With the machine as human model, I’m still having a bit of trouble conceptualizing possibilities, though these, of course, lie within the flexibility of software (perhaps, even, software that has yet to be written). In terms of my experience as a test scorer, software was definitely a limiting factor, as it did not allow me to score for creativity or provide feedback. Vee and Brown cite Leblanc’s argument, stating, “writing teachers should write their own software not only because of the constraints that programs put on composition but also because of the deeply intertwined relationship between writing code and the writing of human language” (5). This idea of the limitations of software is reiterated through the other articles as well, so I’d like to finish by posing a few questions about the possibility of software design to a pedagogical end.

What might software designed by writing teachers look like?

What possibilities do the limitations of current writing software prevent students and writers from achieving?

If students were asked to articulate their frustrations with the current composition classroom, what software could they craft with their teachers to combat these issues?

Would a coding language designed by rhetoricians look different than those written by computer scientists?
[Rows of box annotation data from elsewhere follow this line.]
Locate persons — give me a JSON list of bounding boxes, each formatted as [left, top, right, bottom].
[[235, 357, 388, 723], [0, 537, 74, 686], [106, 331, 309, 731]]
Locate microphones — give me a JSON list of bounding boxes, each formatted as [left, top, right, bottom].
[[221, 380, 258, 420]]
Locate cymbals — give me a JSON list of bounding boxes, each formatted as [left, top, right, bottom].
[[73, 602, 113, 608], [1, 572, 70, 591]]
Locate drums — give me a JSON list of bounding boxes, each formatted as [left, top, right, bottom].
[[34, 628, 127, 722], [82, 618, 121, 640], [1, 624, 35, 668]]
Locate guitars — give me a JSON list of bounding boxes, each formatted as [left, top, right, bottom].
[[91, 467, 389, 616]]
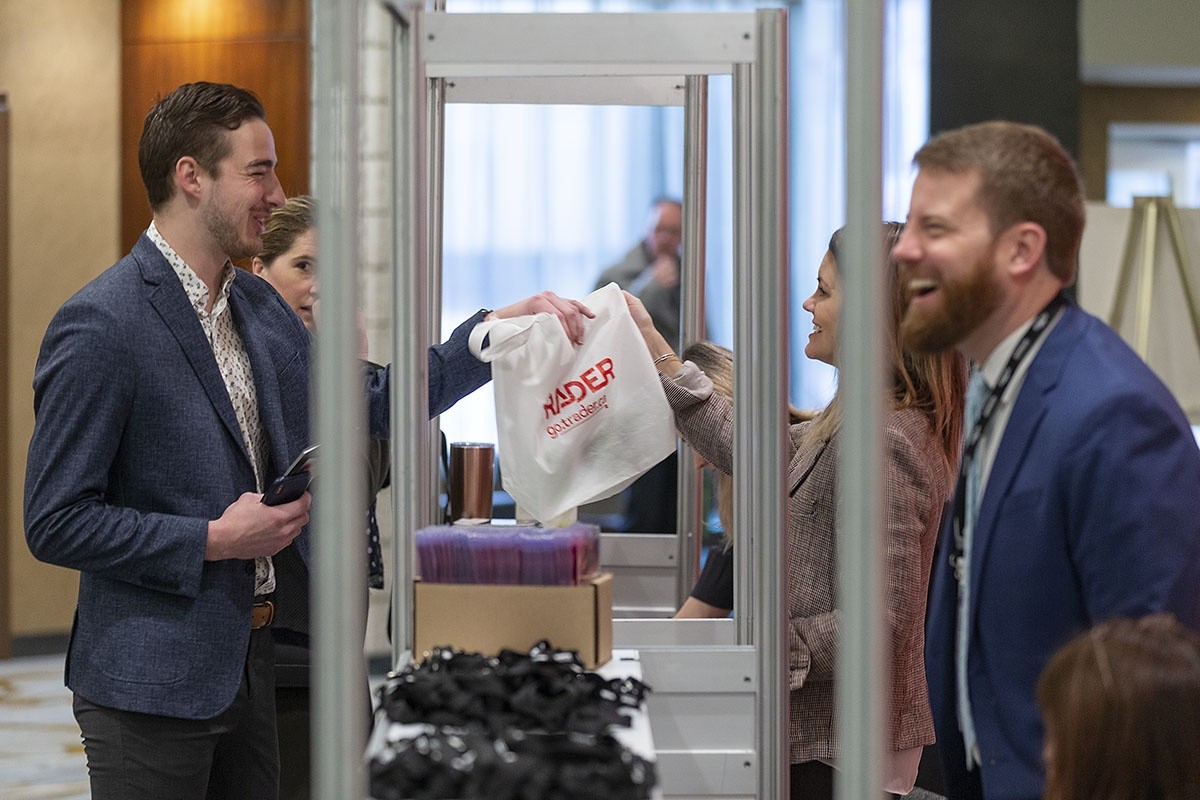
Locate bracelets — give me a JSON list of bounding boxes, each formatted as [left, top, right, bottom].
[[654, 352, 675, 365]]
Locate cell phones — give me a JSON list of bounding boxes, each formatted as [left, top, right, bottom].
[[261, 471, 312, 507]]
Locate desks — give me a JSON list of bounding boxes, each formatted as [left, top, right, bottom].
[[362, 649, 658, 800]]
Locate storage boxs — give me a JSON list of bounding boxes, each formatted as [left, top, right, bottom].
[[413, 573, 614, 672]]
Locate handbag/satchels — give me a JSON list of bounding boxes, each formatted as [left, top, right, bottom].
[[469, 282, 679, 523]]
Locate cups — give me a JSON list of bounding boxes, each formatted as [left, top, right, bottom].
[[516, 502, 579, 528], [450, 442, 496, 526]]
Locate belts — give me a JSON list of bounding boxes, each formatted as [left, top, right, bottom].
[[250, 600, 278, 629]]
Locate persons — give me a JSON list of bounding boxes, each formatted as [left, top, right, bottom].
[[24, 82, 595, 800], [891, 123, 1199, 800], [1038, 613, 1200, 800], [620, 221, 972, 800], [592, 197, 682, 535], [251, 195, 390, 800], [672, 341, 820, 619]]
How?

Mr. Roboto only wants you to make the grade

Ian Bogost’s opening move in the first chapter of Persuasive Games,  “Procedural Rhetoric”, was to appeal to a game called Tenure. I was both surprised and pleased to see that teaching was positioned as a game so prominently in a book about games. As a reminder since this already feels like a while ago, Bogost’s description of Tenure accounted for a training device that was meant to simulate the first year of teaching with the aim toward getting a contract for the second year (1). Through the multiple choice decision making events, the procedural argument about teaching is that it requires a complexity of decision making that a teacher must navigate, involving contradictory and multidimensional conditions related to classroom management, collegiality with other teachers, student advocacy, and career advancement (to name a few) that can have dynamic results, many of which may or may not be in the best interest of any one party at any one moment. Bogost hones in on the aspect of institutional politics of the game, but I’d argue that even within the confines of determining what is the best decision to make as a teacher with a duty toward students, complexity runs abound in any decision made.
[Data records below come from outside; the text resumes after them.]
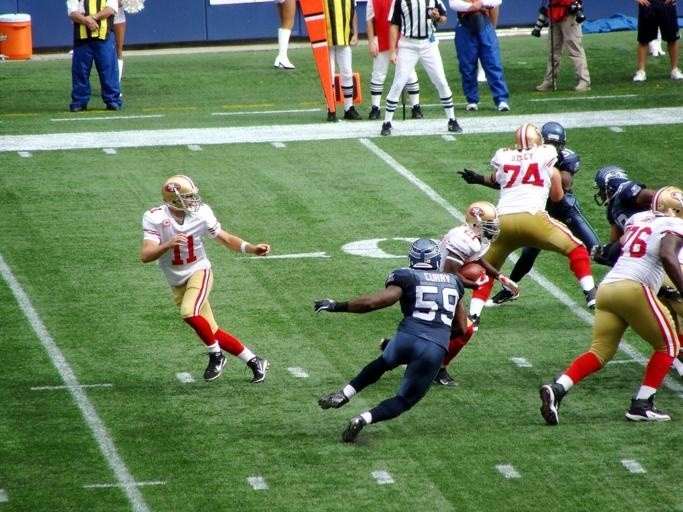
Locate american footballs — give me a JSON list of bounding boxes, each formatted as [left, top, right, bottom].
[[459, 263, 486, 281]]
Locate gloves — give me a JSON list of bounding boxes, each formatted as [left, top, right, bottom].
[[313, 298, 348, 312], [475, 273, 520, 296]]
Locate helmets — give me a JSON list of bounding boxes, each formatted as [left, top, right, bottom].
[[163, 175, 201, 212]]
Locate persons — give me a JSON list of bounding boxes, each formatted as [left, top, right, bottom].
[[309, 233, 468, 445], [323, 0, 509, 136], [139, 173, 273, 387], [377, 202, 520, 386], [271, 0, 298, 72], [464, 121, 599, 332], [111, 0, 127, 83], [65, 1, 121, 110], [590, 164, 682, 376], [536, 0, 591, 92], [456, 123, 605, 308], [538, 185, 683, 427], [633, 0, 683, 82]]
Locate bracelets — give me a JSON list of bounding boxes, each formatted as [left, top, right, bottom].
[[239, 240, 251, 253], [91, 15, 96, 21]]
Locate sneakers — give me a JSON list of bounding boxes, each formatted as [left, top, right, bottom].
[[381, 122, 392, 136]]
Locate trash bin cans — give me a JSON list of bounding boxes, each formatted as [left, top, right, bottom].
[[0, 13, 32, 59]]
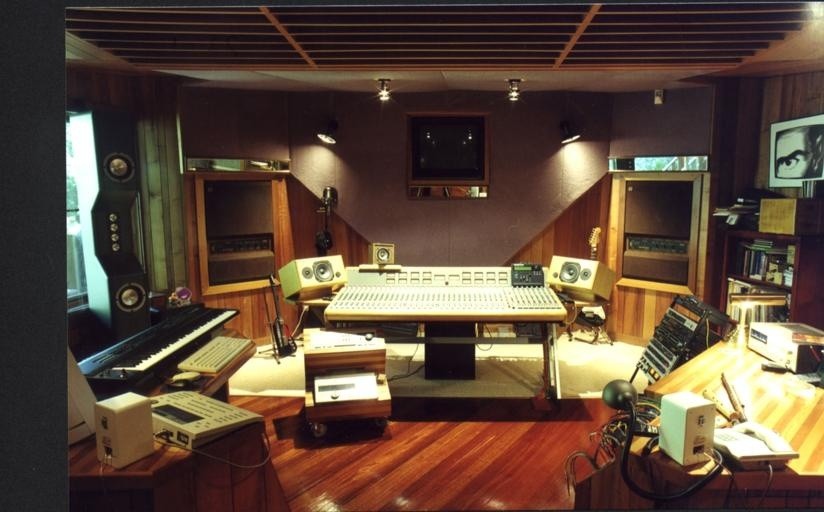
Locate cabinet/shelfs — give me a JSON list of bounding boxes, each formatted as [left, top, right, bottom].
[[719, 230, 824, 326]]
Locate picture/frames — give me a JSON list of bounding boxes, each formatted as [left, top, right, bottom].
[[403, 109, 489, 202]]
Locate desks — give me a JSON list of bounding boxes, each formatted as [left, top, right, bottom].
[[647, 325, 824, 511]]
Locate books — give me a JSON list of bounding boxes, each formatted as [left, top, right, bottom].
[[724, 239, 793, 327]]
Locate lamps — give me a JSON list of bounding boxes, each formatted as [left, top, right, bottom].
[[315, 119, 338, 146], [556, 119, 583, 146], [727, 293, 787, 364], [376, 78, 391, 102], [504, 78, 525, 103]]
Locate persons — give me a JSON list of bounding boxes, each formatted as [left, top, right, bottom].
[[776, 125, 824, 179]]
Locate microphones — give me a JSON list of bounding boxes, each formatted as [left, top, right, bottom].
[[322, 188, 337, 207]]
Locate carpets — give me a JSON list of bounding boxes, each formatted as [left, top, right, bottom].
[[223, 302, 645, 400]]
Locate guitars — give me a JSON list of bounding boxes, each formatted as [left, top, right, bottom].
[[588, 227, 603, 261], [268, 271, 297, 357]]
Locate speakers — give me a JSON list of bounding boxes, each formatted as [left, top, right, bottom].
[[69, 105, 152, 344], [621, 181, 693, 285], [368, 242, 395, 265], [278, 254, 349, 302], [657, 390, 718, 468], [93, 392, 155, 471], [423, 322, 476, 382], [201, 179, 276, 286], [546, 255, 617, 301]]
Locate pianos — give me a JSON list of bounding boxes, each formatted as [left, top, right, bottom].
[[77, 305, 240, 382]]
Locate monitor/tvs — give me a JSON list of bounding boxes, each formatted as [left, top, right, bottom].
[[407, 112, 489, 186]]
Where there is complexity, there is also, I am increasingly finding, a beckoning for potential assistance from computation. If we can explore the possibility of mechanical ethicists, as Maher does in “Artificial Rhetorical Agents and the Computing of Phronesis,” then why not mechanical teachers? Teaching, after all, can be rule-bound and is also heavily invested in making decisions. In a way, it is a series of moments of dealing with oughts and ought nots, much like what Tenure procedurally displays. Maher’s description of Beliefs, Desires, and Intentions as creating an architecture that “attends to the fact that action most often occurs in a space of ‘competing alternatives’ that must be weighed before deciding one” suggests that the machine’s potential ability to deliberate about a moral decision is similar to the Tenure player’s deliberation about whether or not to ignore a student’s tardiness (15). But let’s imagine what could happen if we remove the player and insert the machine as player. What would it be like to have a robot teacher?
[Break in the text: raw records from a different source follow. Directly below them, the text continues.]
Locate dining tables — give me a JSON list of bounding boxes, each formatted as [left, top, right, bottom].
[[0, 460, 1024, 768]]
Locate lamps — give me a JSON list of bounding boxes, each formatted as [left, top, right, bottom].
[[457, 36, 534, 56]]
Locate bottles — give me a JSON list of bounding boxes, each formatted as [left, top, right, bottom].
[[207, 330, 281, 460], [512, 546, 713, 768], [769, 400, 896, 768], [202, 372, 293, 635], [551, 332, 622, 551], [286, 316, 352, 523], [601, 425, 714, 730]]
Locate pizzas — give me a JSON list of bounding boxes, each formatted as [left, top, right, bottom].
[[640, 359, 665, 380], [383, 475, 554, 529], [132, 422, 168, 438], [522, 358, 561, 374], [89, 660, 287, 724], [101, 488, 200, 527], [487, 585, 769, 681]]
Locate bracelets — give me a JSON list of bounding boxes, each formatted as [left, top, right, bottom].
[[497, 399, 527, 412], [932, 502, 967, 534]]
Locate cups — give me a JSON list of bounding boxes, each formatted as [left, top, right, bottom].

random robot with 2 plus 2

Apparently, from Ohio to South Korea, robot teachers are already in action. However, these robots are controlled by humans and not (at least totally) by code. I’m interested in something like Maher’s AMA (which would require an ARA). I guess, to be very creative, we will call it the Artificial Teacher Agent (ATA) for now. If we accept that teachers deal with oughts, then perhaps it wouldn’t be too much of a stretch to go from moral systems to teaching decisions. After getting through the promise and problematics of Kantian and utilitarian ethics as models for machines to run, Maher spends a moment on Aristotelian virtue ethics and case-based ethics, providing an example of Marcello Guarini’s method that “uses a series of cases to train artificial ‘neural network models’ so that any kind of abstract moral rules rise organically from the situation rather than deontologically” (10). The machine would be educated in morals through this process of experiencing case-based ethics of sorts. If we maintain an acceptance of the assumption that teaching can be considered a series of oughts, we might also consider the dynamism and contingency that the situatedness of teaching provides. Things that maybe can be planned for, but perhaps still can’t be completely planned for (situations that might somehow violate rules and models we hold).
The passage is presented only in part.